_What is required:_ Write out again, exactly as they stand, the line that includes "kingdom: Animalia" and all remaining lines of the entries.
'''
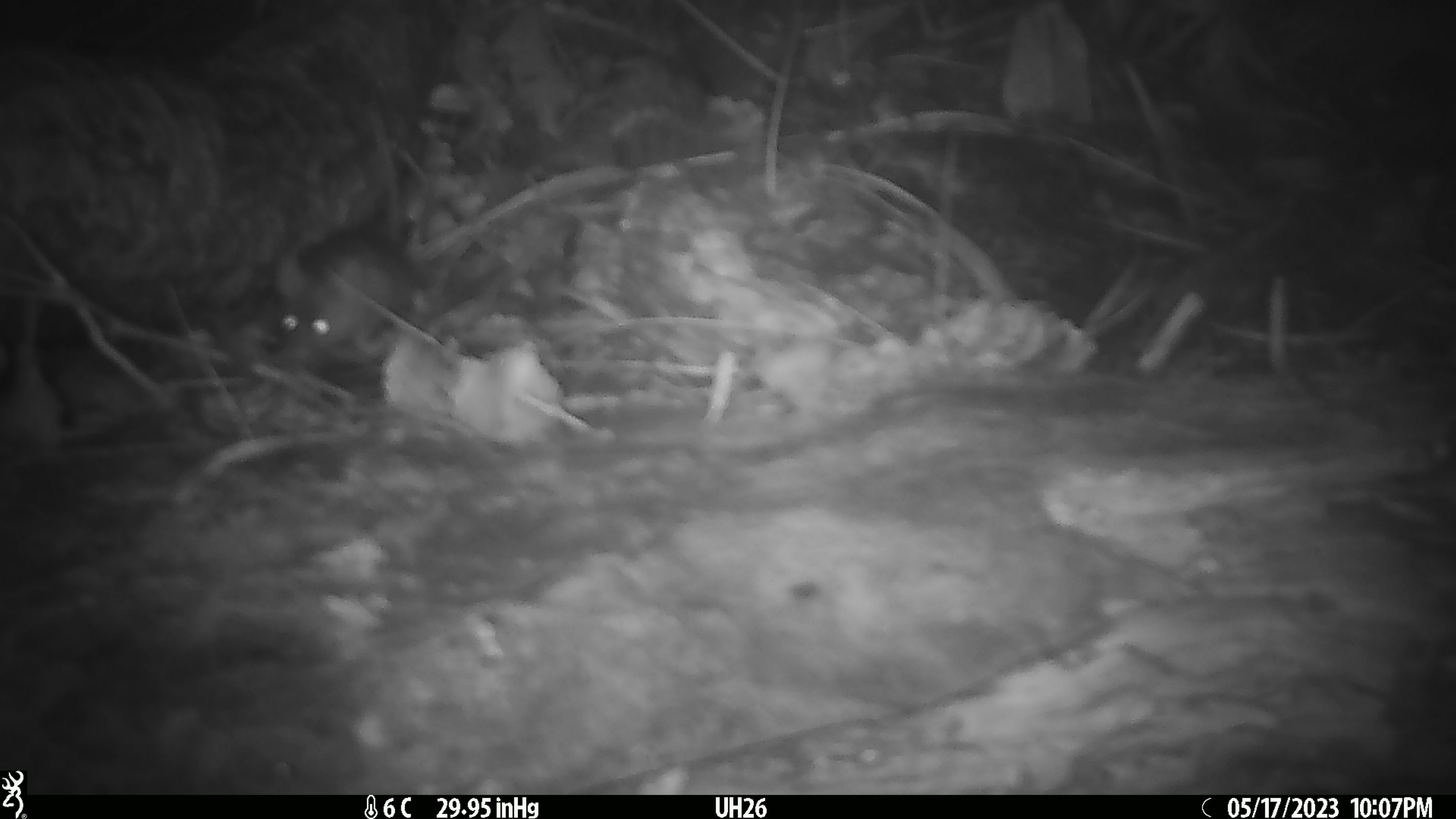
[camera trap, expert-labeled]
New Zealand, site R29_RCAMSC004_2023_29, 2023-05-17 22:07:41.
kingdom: Animalia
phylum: Chordata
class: Mammalia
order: Rodentia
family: Muridae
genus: Mus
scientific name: Mus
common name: mouse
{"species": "mouse (Mus)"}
'''
_Exercise answer:_
kingdom: Animalia
phylum: Chordata
class: Mammalia
order: Rodentia
family: Muridae
genus: Mus
scientific name: Mus
common name: mouse
{"species": "mouse (Mus)"}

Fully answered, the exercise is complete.